**ACTIONS À MENER**
A - Citez tout le passage de l'extrait fourni, depuis « Les procédures d’urgence » jusqu'à « souvient Paul Ros. ».
B - Relevez dans l'extrait fourni toutes les personnes et tous les organismes désignés par leur nom.

**EXTRAIT FOURNI**
####################
Les procédures d’urgence à clarifier

En avril 2020, l’Institut est saisi à la suite d’un événement significatif survenu sur ce même site. Cis bio international signale le débordement d’une cuve d’effluents liquides contenant potentiellement un mélange de substances radioactives. « Comme ce n’était pas le premier incident de ce type, cela suggérait un problème récurrent dans l’organisation ou les procédés », se souvient Paul Ros.
####################
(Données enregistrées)
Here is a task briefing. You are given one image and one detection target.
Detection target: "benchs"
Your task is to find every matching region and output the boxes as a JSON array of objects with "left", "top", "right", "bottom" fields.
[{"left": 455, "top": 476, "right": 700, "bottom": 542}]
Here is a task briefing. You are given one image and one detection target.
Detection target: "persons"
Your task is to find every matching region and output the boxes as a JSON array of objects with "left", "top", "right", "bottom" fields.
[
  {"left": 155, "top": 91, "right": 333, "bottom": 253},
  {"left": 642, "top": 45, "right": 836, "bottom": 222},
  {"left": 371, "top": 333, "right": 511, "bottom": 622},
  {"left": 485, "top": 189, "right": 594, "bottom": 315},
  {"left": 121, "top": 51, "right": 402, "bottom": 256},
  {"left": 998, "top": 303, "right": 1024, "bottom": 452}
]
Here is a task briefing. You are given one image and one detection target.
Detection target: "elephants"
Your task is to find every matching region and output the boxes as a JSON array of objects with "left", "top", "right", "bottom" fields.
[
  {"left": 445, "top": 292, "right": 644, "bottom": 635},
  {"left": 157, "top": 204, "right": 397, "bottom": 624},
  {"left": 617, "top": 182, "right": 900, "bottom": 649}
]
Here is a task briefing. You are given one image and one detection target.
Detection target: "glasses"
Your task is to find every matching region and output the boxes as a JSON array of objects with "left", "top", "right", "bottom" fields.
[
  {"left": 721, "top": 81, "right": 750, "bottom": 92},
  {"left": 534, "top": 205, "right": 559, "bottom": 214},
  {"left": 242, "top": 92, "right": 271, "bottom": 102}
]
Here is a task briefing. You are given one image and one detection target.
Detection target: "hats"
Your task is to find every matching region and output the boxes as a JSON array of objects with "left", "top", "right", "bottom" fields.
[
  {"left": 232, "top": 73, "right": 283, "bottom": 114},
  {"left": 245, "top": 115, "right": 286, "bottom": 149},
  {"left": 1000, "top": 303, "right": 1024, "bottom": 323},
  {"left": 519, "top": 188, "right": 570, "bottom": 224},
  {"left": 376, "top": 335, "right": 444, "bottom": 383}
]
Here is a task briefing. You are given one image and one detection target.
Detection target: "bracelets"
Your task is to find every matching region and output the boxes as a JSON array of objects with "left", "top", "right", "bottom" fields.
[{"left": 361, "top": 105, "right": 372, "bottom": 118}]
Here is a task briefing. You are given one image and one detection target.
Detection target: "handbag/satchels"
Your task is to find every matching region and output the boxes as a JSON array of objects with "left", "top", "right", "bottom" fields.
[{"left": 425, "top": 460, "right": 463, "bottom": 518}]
####################
**RÉPONSES AUX CONSIGNES**
A -
Les procédures d’urgence à clarifier

En avril 2020, l’Institut est saisi à la suite d’un événement significatif survenu sur ce même site. Cis bio international signale le débordement d’une cuve d’effluents liquides contenant potentiellement un mélange de substances radioactives. « Comme ce n’était pas le premier incident de ce type, cela suggérait un problème récurrent dans l’organisation ou les procédés », se souvient Paul Ros.

B -
l'Institut
Cis bio international
Paul Ros